PARIS – The Obama administration, in coordination with some European allies, is for the first time considering supplying direct assistance to elements of the Free Syrian Army as they seek to ramp up pressure on Syrian President Bashar Assad to step down and end nearly two years of brutal and increasingly deadly violence.
Officials in the United States and Europe said Tuesday the administration is nearing a decision on whether to provide non-lethal assistance to carefully vetted fighters opposed to the Assad regime in addition to what it is already supplying to the political opposition.
A decision is expected by Thursday when U.S. Secretary of State John Kerry will attend an international conference on Syria in Rome that leaders of the opposition Syrian National Coalition have been persuaded to attend, the officials said.

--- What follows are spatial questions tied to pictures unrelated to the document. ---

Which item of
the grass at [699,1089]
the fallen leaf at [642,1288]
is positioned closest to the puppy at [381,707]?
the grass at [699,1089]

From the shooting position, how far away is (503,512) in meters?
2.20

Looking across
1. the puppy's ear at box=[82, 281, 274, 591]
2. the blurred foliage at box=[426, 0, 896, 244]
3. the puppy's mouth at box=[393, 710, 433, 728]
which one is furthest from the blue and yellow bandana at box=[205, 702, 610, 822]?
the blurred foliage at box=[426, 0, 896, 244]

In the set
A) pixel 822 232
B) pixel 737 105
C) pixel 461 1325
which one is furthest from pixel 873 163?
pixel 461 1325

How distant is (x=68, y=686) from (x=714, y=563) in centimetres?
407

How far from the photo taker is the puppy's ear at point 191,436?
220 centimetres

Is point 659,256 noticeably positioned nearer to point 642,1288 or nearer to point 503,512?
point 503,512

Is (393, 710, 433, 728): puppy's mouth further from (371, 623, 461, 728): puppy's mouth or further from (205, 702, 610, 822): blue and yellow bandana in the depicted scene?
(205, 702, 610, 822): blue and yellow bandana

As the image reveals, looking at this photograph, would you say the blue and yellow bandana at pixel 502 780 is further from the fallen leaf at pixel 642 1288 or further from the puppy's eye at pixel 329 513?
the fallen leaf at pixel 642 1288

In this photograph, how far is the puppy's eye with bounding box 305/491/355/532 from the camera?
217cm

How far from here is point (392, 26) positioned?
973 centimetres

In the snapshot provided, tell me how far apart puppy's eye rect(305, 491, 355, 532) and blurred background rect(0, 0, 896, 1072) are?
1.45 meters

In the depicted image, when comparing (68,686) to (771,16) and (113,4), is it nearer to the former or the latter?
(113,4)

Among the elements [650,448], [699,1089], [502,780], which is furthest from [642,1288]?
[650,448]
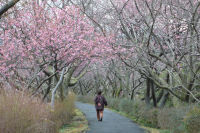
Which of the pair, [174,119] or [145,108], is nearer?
[174,119]

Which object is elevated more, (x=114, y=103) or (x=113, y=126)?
(x=114, y=103)

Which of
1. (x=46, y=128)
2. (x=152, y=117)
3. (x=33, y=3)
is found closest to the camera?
(x=46, y=128)

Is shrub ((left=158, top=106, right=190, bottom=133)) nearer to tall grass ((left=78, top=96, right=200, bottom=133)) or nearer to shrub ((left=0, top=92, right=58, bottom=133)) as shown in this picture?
tall grass ((left=78, top=96, right=200, bottom=133))

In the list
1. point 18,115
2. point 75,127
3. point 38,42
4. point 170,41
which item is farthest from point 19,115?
point 170,41

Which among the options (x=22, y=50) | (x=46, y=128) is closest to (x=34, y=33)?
(x=22, y=50)

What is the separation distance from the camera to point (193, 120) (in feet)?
26.5

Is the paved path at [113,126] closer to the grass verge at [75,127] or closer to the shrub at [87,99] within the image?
the grass verge at [75,127]

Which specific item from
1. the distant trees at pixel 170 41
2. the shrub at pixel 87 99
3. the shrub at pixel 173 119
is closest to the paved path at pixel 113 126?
the shrub at pixel 173 119

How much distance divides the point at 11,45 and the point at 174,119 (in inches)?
304

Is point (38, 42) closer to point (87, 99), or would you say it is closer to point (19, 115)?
point (19, 115)

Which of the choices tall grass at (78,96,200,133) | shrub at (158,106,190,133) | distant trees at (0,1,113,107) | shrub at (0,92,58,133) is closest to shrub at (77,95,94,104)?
tall grass at (78,96,200,133)

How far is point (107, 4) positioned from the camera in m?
13.9

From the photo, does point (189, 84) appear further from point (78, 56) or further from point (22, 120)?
point (22, 120)

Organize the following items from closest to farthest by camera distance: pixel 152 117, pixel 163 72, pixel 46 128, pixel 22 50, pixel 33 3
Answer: pixel 46 128
pixel 22 50
pixel 33 3
pixel 152 117
pixel 163 72
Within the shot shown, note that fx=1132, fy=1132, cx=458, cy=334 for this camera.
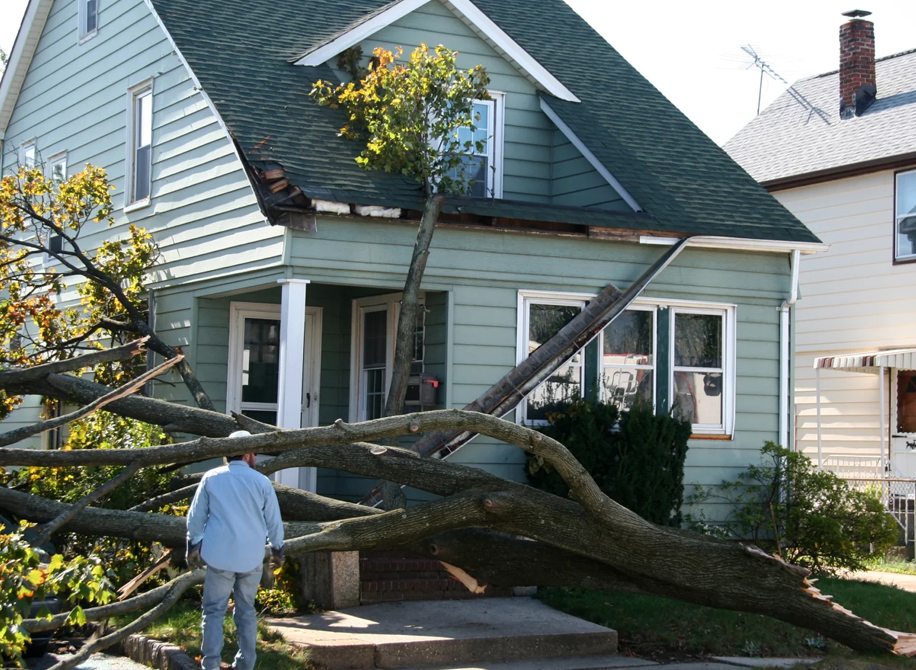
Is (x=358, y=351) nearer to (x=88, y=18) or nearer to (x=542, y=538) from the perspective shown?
(x=542, y=538)

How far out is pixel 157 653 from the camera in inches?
309

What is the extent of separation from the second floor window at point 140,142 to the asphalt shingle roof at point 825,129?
1135 centimetres

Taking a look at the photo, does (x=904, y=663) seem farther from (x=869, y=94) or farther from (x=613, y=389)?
(x=869, y=94)

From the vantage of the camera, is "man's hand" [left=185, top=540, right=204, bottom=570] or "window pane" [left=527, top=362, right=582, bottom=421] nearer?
"man's hand" [left=185, top=540, right=204, bottom=570]

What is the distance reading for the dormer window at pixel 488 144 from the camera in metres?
13.9

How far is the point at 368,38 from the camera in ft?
45.0

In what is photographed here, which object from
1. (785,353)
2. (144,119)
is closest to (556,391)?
(785,353)

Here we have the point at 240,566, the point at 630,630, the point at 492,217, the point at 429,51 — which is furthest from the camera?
the point at 429,51

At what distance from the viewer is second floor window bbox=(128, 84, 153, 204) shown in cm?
1464

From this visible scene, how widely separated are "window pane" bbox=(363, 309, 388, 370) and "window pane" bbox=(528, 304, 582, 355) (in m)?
1.87

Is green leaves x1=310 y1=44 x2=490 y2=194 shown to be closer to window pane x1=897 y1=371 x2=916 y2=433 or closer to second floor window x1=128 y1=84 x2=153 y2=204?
second floor window x1=128 y1=84 x2=153 y2=204

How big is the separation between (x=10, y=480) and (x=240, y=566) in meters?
5.05

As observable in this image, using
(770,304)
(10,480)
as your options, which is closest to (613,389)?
(770,304)

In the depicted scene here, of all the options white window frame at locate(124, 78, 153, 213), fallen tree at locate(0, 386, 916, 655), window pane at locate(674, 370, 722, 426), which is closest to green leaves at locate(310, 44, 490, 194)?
white window frame at locate(124, 78, 153, 213)
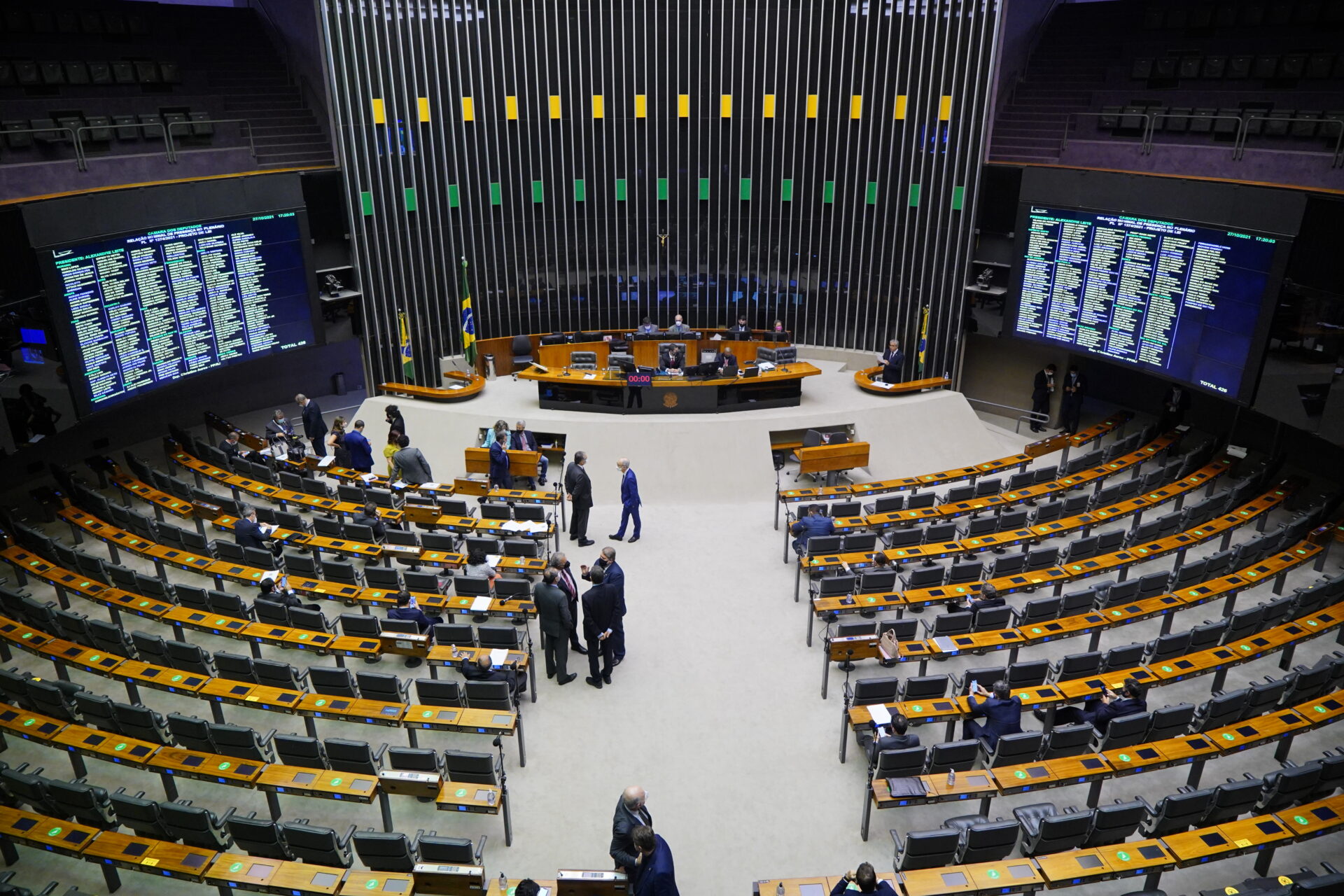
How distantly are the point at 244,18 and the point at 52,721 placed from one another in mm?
14750

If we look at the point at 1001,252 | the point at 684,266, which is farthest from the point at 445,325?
the point at 1001,252

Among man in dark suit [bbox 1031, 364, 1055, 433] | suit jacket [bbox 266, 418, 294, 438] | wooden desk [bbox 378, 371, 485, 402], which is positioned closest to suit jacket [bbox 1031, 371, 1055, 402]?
man in dark suit [bbox 1031, 364, 1055, 433]

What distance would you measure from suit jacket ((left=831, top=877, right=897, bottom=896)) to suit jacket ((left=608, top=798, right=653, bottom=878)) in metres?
1.34

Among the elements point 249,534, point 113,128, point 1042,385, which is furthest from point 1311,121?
point 113,128

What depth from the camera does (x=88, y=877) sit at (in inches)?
276

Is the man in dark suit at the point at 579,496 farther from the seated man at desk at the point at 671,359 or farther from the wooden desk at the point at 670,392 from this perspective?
the seated man at desk at the point at 671,359

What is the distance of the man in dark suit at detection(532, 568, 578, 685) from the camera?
871cm

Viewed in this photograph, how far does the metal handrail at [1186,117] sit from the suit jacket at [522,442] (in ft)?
36.8

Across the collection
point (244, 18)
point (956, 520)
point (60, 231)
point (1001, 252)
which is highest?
point (244, 18)

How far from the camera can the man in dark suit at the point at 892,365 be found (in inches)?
626

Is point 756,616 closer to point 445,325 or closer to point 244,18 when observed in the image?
point 445,325

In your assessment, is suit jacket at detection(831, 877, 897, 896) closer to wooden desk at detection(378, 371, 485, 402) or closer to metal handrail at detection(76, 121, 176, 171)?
wooden desk at detection(378, 371, 485, 402)

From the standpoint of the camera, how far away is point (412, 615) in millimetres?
9039

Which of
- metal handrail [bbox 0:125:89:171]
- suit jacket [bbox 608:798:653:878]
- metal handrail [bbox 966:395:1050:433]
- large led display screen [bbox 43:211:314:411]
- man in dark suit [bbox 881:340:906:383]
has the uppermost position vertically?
metal handrail [bbox 0:125:89:171]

The officials spoke on condition of anonymity because the shift in strategy has not yet been finalized and still needs to be coordinated with European nations, notably Britain. They are eager to vastly increase the size and scope of assistance for Assad’s foes.
Kerry, who was a cautious proponent of supplying arms to the rebels while he was chairman of the Senate Foreign Relations Committee, has been consulting with European leaders on how to step up pressure on Assad to leave power.
Kerry on Tuesday visited Berlin where he met his Russian counterpart, Sergei Lavrov, for the first time in his new post, discussing the Syria conflict. Russia has been a strong supporter of Assad and has, along with China, blocked efforts at the United Nations to impose sanctions against the regime unless it stops the violence that has killed nearly 70,000.
State Department spokeswoman Victoria Nuland said Kerry and Lavrov discussed how they could implement the so-called Geneva Agreement designed to get the Syrian government and rebels to plan a transitional government for the time after Assad leaves office.